The Government’s recent proposal to delete Seanad Éireann from the Constitution has seen numerous voices arguing for abolition or reform of the state’s upper house. Never hugely popular in any of its forms, a review of the chamber’s history reveals its peculiar place in the lexicon of Irish political life.
While the 1922 senate was put together by W.T. Cosgrave and the Dáil as a safeguard against unionist fears of discrimination, provision was made for popular election of one quarter of senators every three years under a PR single constituency system for the entire country. However this was scrapped when the 1925 election proved a debacle. Instead, senators and TDs nominated candidates who were then voted on by TDs.
Though it had no power of absolute veto, the Senate could delay ‘Money Bills’ by 21 days, refer other bills back to the Dáil and delay non-Money Bills from becoming law for nine months (extended to twenty months post-1925). With the backing of three fifths of the House, it could also exercise power of referendum though this was never invoked and was abolished with the end of popular election in 1925.
The increasing conflict between the chamber and de Valera’s Fianna Fáil government of the 1930s then led to its demise as it blocked constitutional reforms. When considering the future of second house, this was hardly a ringing endorsement of its place in Irish political life!
The formation of current Seanad two year later saw 43 of its senators elected from vocational panels which owed much to the vogue for vocationalist teaching at the time. Depending on the theorist, the place of party politics was not always clear. It must be said such a scheme appears to make little sense to twenty first century observers; hence the condemnation of the lack of democracy in university representation. Ironically, the NUI and TCD seats are actually the most democratic part of the current electoral system since they are the only ones neither elected nor selected by politicians.
In terms of powers, the current Seanad created in the 1930s retained the same power of delay for ’Money Bills’ while it was reduced to 180 days for others. However, from the point of view of constitutional lawyer and former senator J. M. Kelly, it was ‘nearly as subservient… as second house can be.’
In spite of the muddled ideological basis of its composition, house exchanges reveal that some senators have actually behaved on vocational lines since 1938. However, Basil Chubb judged that this was in spite of rather than because of the House’s structure and a Labour Party member serving on the Labour Panel discussing labour issues would be one example where attempts to approve or disprove this could reach a veritable cul-de-sac.
That said, the House did provide an alternative forum for debate. Though the ‘Tailor and Ansty’ debate on literary censorship is perhaps most famous, the Seanad also allowed for examination of the Government’s wartime censorship in the 1940s without running the risk of jeopardising the policy itself.

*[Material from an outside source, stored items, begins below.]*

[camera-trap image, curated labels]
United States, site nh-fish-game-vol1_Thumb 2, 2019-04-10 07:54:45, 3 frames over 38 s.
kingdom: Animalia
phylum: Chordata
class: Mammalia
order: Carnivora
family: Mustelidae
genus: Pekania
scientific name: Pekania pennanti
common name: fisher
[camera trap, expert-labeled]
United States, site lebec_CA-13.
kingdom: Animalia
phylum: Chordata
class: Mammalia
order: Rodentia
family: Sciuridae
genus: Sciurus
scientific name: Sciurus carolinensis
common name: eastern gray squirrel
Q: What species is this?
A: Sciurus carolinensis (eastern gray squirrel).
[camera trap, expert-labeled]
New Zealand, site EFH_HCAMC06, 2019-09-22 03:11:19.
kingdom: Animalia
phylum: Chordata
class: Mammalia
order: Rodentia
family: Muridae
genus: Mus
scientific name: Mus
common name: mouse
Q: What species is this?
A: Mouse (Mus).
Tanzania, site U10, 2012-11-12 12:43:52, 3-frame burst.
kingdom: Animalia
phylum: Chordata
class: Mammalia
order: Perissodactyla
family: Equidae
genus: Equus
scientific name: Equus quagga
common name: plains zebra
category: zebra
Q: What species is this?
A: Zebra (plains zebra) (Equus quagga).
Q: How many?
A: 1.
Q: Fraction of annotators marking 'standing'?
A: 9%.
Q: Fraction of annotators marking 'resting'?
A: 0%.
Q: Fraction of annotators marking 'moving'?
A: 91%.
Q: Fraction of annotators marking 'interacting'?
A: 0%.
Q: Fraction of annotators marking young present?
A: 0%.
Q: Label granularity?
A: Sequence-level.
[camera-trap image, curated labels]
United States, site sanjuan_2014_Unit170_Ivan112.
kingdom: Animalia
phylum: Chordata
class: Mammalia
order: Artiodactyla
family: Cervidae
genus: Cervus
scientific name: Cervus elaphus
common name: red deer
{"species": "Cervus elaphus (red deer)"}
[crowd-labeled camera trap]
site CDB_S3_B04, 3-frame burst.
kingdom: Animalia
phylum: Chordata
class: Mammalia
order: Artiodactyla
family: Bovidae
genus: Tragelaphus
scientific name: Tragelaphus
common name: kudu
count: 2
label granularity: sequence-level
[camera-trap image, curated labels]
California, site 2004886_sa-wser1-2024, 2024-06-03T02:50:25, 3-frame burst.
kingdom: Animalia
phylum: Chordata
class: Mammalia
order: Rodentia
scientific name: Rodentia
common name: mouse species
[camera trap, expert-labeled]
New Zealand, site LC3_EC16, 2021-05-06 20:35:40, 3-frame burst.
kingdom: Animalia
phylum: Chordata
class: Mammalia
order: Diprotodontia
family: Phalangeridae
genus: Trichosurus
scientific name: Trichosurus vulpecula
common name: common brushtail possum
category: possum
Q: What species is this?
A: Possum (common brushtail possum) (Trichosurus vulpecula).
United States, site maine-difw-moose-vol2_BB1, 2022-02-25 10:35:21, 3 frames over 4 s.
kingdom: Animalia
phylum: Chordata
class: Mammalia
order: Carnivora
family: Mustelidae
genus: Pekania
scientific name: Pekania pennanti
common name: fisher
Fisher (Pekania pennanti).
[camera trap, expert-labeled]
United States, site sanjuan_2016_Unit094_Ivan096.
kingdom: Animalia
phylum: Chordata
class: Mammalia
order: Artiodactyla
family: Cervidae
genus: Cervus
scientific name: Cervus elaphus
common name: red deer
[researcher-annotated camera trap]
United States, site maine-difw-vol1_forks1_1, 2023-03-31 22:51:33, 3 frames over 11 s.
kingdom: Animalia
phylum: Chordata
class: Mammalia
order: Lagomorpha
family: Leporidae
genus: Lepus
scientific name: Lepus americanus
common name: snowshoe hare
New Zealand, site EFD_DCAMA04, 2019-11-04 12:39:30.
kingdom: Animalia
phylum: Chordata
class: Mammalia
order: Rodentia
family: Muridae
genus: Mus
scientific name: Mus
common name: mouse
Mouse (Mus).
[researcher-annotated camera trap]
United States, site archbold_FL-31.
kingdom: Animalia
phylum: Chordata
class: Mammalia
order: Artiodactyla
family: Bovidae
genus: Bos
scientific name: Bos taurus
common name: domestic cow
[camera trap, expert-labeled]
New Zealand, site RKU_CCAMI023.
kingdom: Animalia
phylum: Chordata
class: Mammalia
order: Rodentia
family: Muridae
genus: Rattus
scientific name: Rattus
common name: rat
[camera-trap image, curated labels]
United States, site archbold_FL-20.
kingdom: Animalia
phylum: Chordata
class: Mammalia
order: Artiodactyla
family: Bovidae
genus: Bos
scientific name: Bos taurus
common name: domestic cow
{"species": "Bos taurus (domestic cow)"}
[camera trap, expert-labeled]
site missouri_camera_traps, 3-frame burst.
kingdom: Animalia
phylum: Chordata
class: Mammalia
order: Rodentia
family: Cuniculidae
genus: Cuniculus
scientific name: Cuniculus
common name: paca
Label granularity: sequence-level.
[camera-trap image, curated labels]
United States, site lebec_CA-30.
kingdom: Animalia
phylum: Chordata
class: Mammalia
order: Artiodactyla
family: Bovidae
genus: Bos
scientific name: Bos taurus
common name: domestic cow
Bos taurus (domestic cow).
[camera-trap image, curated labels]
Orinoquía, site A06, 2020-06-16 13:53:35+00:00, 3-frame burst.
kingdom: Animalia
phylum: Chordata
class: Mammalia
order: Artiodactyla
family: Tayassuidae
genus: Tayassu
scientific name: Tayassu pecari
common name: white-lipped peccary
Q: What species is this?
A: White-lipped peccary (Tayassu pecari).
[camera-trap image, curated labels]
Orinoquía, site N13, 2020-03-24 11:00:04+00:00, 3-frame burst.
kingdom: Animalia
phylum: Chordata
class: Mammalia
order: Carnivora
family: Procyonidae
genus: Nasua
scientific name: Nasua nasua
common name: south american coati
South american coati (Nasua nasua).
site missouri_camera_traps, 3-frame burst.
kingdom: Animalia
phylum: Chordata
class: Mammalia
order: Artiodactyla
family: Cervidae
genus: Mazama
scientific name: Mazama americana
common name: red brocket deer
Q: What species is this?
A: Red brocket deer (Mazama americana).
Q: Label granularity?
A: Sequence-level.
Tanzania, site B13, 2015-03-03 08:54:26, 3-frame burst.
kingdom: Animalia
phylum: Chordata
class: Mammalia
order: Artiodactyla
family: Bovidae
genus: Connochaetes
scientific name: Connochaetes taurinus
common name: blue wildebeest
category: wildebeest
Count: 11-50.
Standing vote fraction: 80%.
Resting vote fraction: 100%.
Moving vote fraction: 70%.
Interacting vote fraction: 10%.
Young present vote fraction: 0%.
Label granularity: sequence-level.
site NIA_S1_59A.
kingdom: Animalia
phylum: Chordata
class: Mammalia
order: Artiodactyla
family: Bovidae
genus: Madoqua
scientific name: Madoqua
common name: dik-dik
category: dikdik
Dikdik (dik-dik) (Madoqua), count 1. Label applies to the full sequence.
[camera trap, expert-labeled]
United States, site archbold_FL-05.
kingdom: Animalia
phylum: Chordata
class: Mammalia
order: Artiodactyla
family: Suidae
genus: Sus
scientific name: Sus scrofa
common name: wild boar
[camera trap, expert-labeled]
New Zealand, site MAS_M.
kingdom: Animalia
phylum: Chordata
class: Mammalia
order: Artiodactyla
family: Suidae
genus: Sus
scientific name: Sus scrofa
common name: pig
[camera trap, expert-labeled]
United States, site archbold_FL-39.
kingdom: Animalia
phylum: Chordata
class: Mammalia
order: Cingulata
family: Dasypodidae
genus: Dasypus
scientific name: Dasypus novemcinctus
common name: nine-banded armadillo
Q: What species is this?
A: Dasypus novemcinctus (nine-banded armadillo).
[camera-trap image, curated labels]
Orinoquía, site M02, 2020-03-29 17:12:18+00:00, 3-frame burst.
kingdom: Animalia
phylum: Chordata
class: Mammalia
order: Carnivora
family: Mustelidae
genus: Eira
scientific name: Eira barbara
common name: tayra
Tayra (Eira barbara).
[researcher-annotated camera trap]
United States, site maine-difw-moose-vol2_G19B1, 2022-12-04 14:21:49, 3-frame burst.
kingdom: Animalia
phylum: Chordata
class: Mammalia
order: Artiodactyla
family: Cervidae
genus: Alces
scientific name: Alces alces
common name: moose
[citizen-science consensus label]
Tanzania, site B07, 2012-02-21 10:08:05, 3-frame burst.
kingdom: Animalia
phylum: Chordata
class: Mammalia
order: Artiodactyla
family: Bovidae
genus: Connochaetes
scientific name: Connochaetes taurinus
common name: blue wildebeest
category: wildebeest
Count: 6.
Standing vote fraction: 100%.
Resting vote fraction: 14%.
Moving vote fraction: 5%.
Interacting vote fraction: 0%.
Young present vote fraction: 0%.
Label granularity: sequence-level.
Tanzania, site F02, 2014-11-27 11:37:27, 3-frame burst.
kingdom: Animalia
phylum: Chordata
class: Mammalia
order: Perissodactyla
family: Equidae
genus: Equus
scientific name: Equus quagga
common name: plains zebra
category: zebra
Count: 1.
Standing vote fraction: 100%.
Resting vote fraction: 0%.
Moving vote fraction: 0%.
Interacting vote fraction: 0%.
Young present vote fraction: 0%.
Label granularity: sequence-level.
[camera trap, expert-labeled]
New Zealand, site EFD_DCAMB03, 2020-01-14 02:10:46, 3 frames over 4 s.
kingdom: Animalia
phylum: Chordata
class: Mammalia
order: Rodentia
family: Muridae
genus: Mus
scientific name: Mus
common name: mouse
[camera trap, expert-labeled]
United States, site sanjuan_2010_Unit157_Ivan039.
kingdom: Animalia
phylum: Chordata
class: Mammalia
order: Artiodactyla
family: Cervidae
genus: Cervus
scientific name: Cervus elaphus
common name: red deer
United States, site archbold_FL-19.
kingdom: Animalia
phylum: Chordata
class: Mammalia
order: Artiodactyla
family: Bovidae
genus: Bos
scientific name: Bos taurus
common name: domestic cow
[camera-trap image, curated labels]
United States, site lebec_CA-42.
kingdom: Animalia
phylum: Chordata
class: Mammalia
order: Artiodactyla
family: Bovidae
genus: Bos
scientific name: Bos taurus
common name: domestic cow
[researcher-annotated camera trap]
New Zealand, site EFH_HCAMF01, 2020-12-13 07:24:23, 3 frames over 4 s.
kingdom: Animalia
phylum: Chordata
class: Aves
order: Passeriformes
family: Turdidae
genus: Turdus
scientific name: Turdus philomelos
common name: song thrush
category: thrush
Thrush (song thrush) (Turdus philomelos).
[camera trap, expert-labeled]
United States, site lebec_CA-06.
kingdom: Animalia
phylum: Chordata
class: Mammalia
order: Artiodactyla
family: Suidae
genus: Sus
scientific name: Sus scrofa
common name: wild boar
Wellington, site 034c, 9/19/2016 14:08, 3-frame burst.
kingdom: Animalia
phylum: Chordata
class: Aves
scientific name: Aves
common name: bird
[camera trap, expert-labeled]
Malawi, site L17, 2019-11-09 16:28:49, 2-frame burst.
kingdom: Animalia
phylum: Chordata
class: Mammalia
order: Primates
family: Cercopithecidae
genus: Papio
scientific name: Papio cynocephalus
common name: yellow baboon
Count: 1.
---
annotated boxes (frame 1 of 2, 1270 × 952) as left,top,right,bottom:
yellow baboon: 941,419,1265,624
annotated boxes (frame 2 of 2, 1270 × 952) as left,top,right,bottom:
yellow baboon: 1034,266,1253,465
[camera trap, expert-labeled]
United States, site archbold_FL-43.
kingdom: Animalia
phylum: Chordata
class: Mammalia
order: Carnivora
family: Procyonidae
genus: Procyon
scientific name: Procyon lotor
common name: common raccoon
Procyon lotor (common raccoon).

However, in the contemporary case, it seems the issue is no easier to solve than it was in 1922 or 1936. Any perusal of the literature on bicameralism internationally will reveal the staggering number of books, journals and columns devoted to providing answers to a conundrum that is easier to theorise on than solve in a practical sense. Even abolishing the upper house has not proved enough to preserve New Zealanders from such debates in recent years as some have suggested a return to a two-chamber system!
Any reformed senate would have to gain the public legitimacy that Seanad Éireann has sorely lacked for some time. One recent suggestion drew on the vocational ideal but adapt it to a more recent effort at employer-employee co-operation in the form of social partnership.
Nonetheless, questions still remain regardless of approach. Some writers in the 1930s wanted a house free of politicians; would this be attractive now in 2013? How much power would we wish to give to social partners? Ultimately, the argument depends on preference for a strong senate, a mere revisory body or whether one feels there is simply no need for one at all. Perhaps all parties might reflect ruefully on the advice of Abbe Sieyès when he reflected that a weak senate is unnecessary and a strong one a nuisance.
– Martin O’Donoghue
Basil Chubb, ‘Vocational representation and the Irish Senate’, Political Studies Vol. 2, No. 2, 1954,
John M. Kelly, The Irish Constitution, (Dublin: Butterworth Ireland, 1994).